[Work to do]
Leave out the pictures, then reproduce the rest of the material exactly.

Begin

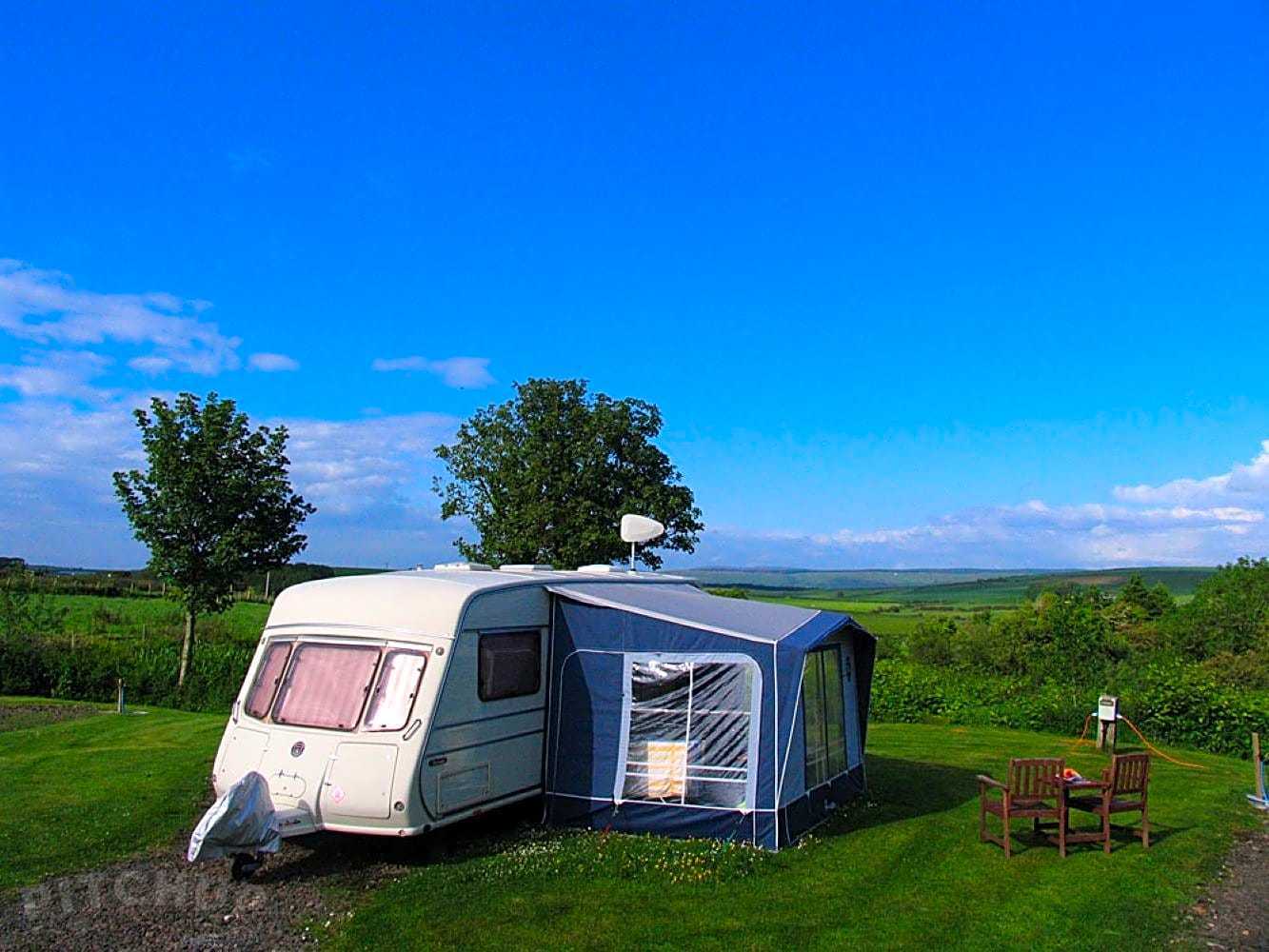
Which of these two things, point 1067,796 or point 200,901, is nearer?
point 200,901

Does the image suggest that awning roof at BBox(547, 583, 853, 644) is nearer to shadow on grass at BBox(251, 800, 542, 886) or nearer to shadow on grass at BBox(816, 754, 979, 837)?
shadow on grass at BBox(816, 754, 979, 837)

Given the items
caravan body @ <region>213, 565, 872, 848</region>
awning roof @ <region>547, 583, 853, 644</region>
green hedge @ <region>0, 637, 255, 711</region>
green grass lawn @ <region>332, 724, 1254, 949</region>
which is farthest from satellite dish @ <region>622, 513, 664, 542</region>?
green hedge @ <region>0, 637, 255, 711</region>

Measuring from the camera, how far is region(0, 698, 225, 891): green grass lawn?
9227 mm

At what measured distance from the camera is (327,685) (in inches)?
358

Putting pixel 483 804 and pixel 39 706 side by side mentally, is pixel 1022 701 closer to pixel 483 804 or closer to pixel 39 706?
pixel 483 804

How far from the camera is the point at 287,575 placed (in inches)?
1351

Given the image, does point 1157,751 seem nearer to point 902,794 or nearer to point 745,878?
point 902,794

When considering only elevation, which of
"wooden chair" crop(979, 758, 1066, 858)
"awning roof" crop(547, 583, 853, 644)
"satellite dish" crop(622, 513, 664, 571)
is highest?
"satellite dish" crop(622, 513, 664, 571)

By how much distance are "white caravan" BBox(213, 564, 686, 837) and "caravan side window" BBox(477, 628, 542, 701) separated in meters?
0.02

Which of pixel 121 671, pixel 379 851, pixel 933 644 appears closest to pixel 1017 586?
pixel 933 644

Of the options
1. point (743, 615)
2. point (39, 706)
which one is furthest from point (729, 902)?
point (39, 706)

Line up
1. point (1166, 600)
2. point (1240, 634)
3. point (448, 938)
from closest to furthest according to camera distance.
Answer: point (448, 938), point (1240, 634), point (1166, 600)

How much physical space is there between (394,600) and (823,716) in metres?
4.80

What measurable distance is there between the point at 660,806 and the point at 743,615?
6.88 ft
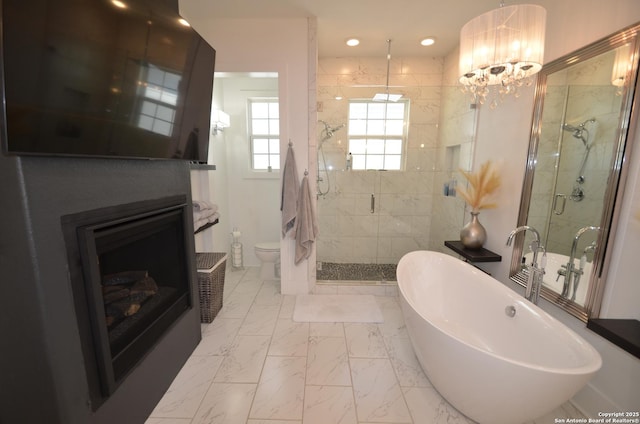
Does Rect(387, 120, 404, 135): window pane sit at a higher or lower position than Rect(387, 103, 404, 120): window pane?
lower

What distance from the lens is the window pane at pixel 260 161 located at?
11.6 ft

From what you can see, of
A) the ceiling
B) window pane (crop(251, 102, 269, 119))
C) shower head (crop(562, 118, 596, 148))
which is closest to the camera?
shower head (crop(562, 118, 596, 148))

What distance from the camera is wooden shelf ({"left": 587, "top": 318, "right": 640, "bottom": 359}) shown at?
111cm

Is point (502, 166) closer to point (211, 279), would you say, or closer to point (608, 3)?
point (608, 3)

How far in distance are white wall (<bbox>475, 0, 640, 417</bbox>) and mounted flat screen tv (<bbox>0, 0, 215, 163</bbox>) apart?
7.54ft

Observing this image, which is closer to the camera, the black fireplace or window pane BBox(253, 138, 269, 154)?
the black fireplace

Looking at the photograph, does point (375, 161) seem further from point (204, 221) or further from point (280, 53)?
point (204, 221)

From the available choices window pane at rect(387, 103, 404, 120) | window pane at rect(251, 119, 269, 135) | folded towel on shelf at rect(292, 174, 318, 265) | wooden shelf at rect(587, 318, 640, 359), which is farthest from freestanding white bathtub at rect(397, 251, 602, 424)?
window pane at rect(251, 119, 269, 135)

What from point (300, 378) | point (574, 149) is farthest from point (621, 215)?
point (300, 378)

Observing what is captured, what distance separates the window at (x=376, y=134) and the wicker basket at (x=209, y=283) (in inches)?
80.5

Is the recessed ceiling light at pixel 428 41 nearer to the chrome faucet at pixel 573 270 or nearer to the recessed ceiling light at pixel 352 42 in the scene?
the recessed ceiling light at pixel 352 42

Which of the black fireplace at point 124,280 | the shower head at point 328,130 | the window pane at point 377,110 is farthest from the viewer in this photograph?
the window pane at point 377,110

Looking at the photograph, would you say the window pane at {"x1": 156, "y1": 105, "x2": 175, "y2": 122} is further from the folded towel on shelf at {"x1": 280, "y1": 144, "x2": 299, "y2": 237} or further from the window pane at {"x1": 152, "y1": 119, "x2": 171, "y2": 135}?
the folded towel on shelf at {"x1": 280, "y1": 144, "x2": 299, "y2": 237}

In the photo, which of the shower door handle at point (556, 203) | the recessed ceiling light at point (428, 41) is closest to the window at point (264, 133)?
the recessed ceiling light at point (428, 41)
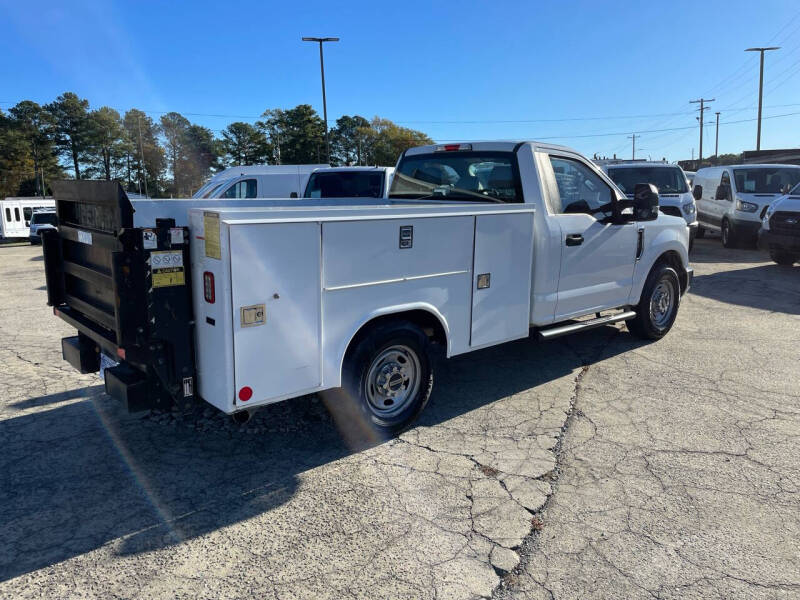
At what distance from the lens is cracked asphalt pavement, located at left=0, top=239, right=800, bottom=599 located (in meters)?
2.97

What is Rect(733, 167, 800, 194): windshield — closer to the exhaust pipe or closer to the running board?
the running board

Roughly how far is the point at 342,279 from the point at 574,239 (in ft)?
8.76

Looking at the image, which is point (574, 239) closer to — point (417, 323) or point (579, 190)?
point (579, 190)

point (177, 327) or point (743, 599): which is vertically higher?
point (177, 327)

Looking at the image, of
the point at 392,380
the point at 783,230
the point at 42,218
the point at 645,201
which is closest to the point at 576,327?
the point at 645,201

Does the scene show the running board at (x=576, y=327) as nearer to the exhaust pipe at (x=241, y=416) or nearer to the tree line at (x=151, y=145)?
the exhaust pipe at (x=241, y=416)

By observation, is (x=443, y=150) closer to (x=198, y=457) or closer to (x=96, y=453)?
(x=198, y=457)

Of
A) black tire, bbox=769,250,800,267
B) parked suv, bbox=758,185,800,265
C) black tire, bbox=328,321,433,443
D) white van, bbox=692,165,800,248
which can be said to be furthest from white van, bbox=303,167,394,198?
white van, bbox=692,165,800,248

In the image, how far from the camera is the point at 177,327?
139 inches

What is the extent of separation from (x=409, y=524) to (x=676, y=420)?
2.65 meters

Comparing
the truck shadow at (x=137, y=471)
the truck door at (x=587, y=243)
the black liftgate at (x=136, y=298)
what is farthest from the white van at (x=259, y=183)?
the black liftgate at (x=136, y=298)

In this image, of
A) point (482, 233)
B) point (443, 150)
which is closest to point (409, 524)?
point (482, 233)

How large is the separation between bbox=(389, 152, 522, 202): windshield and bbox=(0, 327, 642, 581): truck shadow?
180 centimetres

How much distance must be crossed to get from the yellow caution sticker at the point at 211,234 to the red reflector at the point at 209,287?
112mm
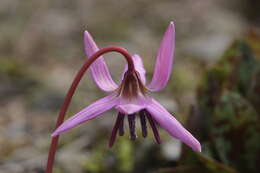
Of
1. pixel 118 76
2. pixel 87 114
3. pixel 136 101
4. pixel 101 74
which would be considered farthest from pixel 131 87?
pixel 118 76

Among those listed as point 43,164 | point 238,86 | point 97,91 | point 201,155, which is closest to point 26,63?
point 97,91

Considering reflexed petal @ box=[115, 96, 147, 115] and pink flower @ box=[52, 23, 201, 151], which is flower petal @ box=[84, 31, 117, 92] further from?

End

[Full answer]
Which of these two things, point 1067,796 or point 200,901, is nearer?
point 200,901

Does the image suggest that awning roof at BBox(547, 583, 853, 644) is nearer to shadow on grass at BBox(251, 800, 542, 886) or nearer to shadow on grass at BBox(816, 754, 979, 837)?
shadow on grass at BBox(816, 754, 979, 837)

Given the items
caravan body @ <region>213, 565, 872, 848</region>
awning roof @ <region>547, 583, 853, 644</region>
green hedge @ <region>0, 637, 255, 711</region>
green grass lawn @ <region>332, 724, 1254, 949</region>
which is farthest from satellite dish @ <region>622, 513, 664, 542</region>?
green hedge @ <region>0, 637, 255, 711</region>

Measuring from the camera, how far is region(0, 698, 225, 891): green grass lawn?
9227 mm

At what measured distance from the camera is (327,685) (in inches)?
358

Putting pixel 483 804 and pixel 39 706 side by side mentally, is pixel 1022 701 closer to pixel 483 804 or closer to pixel 39 706?
pixel 483 804

How far from the camera is the point at 287,575 placed (in inches)?
1351

Given the image, does point 1157,751 seem nearer to point 902,794 or nearer to point 745,878?
point 902,794

When considering only elevation, which of
"wooden chair" crop(979, 758, 1066, 858)
"awning roof" crop(547, 583, 853, 644)
"satellite dish" crop(622, 513, 664, 571)
is highest?
"satellite dish" crop(622, 513, 664, 571)

By how much distance are "white caravan" BBox(213, 564, 686, 837) and "caravan side window" BBox(477, 628, 542, 701) separated in meters?
0.02

Which of pixel 121 671, pixel 379 851, pixel 933 644 appears closest to pixel 1017 586?
pixel 933 644

Of the options
1. point (743, 615)
2. point (39, 706)
which one is furthest from point (729, 902)?
point (39, 706)

Line up
1. point (1166, 600)
2. point (1240, 634)
3. point (448, 938)
from closest to furthest according to camera distance.
Answer: point (448, 938), point (1240, 634), point (1166, 600)

How much physical space is there between (394,600) and (823,716) in metres?
4.80

What measurable distance is there between the point at 660,806 and the point at 743,615?
6.88 ft
Does Rect(387, 120, 404, 135): window pane sit at a higher or lower position than Rect(387, 103, 404, 120): window pane?
lower

What distance from the lens is the window pane at pixel 260 161 located at?
11.6 ft

From what you can see, of
A) the ceiling
B) window pane (crop(251, 102, 269, 119))
C) shower head (crop(562, 118, 596, 148))
which is closest to the camera?
shower head (crop(562, 118, 596, 148))

What distance from the camera is wooden shelf ({"left": 587, "top": 318, "right": 640, "bottom": 359}) shown at?
111cm

Is point (502, 166) closer to point (211, 279), would you say, or closer to point (608, 3)?
point (608, 3)

How far in distance are white wall (<bbox>475, 0, 640, 417</bbox>) and mounted flat screen tv (<bbox>0, 0, 215, 163</bbox>) apart?
7.54ft

Observing this image, which is closer to the camera, the black fireplace or window pane BBox(253, 138, 269, 154)?
the black fireplace

Looking at the photograph, does point (375, 161) seem further from point (204, 221) or further from point (280, 53)?
point (204, 221)

From the available choices window pane at rect(387, 103, 404, 120) | window pane at rect(251, 119, 269, 135) | folded towel on shelf at rect(292, 174, 318, 265) | wooden shelf at rect(587, 318, 640, 359), which is farthest from freestanding white bathtub at rect(397, 251, 602, 424)?
window pane at rect(251, 119, 269, 135)

What from point (300, 378) | point (574, 149) is farthest from point (621, 215)?
point (300, 378)

Observing what is captured, what distance separates the window at (x=376, y=134) and the wicker basket at (x=209, y=283) (in inches)?
80.5

Is the recessed ceiling light at pixel 428 41 nearer to the chrome faucet at pixel 573 270 or nearer to the recessed ceiling light at pixel 352 42 in the scene?
the recessed ceiling light at pixel 352 42

Which of the black fireplace at point 124,280 | the shower head at point 328,130 | the window pane at point 377,110 is farthest from the viewer in this photograph?
the window pane at point 377,110

Looking at the photograph, would you say the window pane at {"x1": 156, "y1": 105, "x2": 175, "y2": 122} is further from the folded towel on shelf at {"x1": 280, "y1": 144, "x2": 299, "y2": 237} or further from the window pane at {"x1": 152, "y1": 119, "x2": 171, "y2": 135}?
the folded towel on shelf at {"x1": 280, "y1": 144, "x2": 299, "y2": 237}

In the photo, which of the shower door handle at point (556, 203) | the recessed ceiling light at point (428, 41) is closest to the window at point (264, 133)?
the recessed ceiling light at point (428, 41)
At what distance from the lens is cracked asphalt pavement, located at left=0, top=239, right=800, bottom=599 located (in meters)?
2.97

What is Rect(733, 167, 800, 194): windshield — closer to the exhaust pipe or closer to the running board?
the running board

Roughly how far is the point at 342,279 from the point at 574,239 (in ft)?
8.76

Looking at the image, which is point (574, 239) closer to — point (417, 323) or point (579, 190)?
point (579, 190)

point (177, 327) or point (743, 599): which is vertically higher?
point (177, 327)

Looking at the image, of
the point at 392,380
the point at 783,230
the point at 42,218
the point at 645,201
which is closest to the point at 576,327?
the point at 645,201

Does the scene show the running board at (x=576, y=327) as nearer to the exhaust pipe at (x=241, y=416) or nearer to the tree line at (x=151, y=145)?
the exhaust pipe at (x=241, y=416)

By observation, is (x=443, y=150) closer to (x=198, y=457) or closer to (x=96, y=453)?
(x=198, y=457)

Of
A) black tire, bbox=769,250,800,267
B) parked suv, bbox=758,185,800,265
C) black tire, bbox=328,321,433,443
D) white van, bbox=692,165,800,248
which can be said to be furthest from white van, bbox=303,167,394,198?
white van, bbox=692,165,800,248

In the image, how far from the camera is the point at 177,327?
139 inches

What is the extent of separation from (x=409, y=524) to (x=676, y=420)?
2.65 meters

Comparing
the truck shadow at (x=137, y=471)
the truck door at (x=587, y=243)
the black liftgate at (x=136, y=298)
what is farthest from the white van at (x=259, y=183)?
the black liftgate at (x=136, y=298)

In this image, of
A) point (482, 233)
B) point (443, 150)
which is closest to point (409, 524)?
point (482, 233)

How large is the separation between bbox=(389, 152, 522, 202): windshield and bbox=(0, 327, 642, 581): truck shadow?
180 centimetres

How much distance must be crossed to get from the yellow caution sticker at the point at 211,234 to the red reflector at the point at 209,287?
112mm
Of
1. pixel 118 76
2. pixel 87 114
3. pixel 136 101
4. pixel 101 74
which would be considered farthest from pixel 131 87?
pixel 118 76

Among those listed as point 43,164 | point 238,86 | point 97,91 | point 201,155, which is closest to point 26,63?
point 97,91

Considering reflexed petal @ box=[115, 96, 147, 115] and pink flower @ box=[52, 23, 201, 151], which is flower petal @ box=[84, 31, 117, 92] further from?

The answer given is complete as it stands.